#### [Directive]
Convert the listing below into a two-column CSV with the headers "query" and "reply," giving one row per entry and putting each entry's text and answer in a single quoted field with line breaks replaced by spaces. Include every entry in the listing, and omit the pictures.

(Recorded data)

____________________

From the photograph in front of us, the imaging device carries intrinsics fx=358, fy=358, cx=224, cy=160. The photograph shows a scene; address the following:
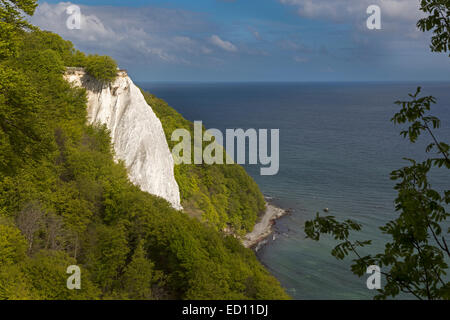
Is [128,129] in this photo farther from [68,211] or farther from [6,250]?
[6,250]

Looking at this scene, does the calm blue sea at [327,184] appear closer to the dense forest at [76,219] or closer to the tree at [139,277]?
the dense forest at [76,219]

____________________

#### [Response for this exercise]
query,reply
"From the photograph in front of us, the imaging device carries intrinsics fx=358, fy=358, cx=224, cy=160. The photograph shows a scene; address the following: Is [128,129] in this photo farther from [68,211] or farther from [6,250]?","[6,250]"
"Looking at this scene, does the calm blue sea at [327,184] appear closer to the dense forest at [76,219] or closer to the tree at [139,277]?","the dense forest at [76,219]"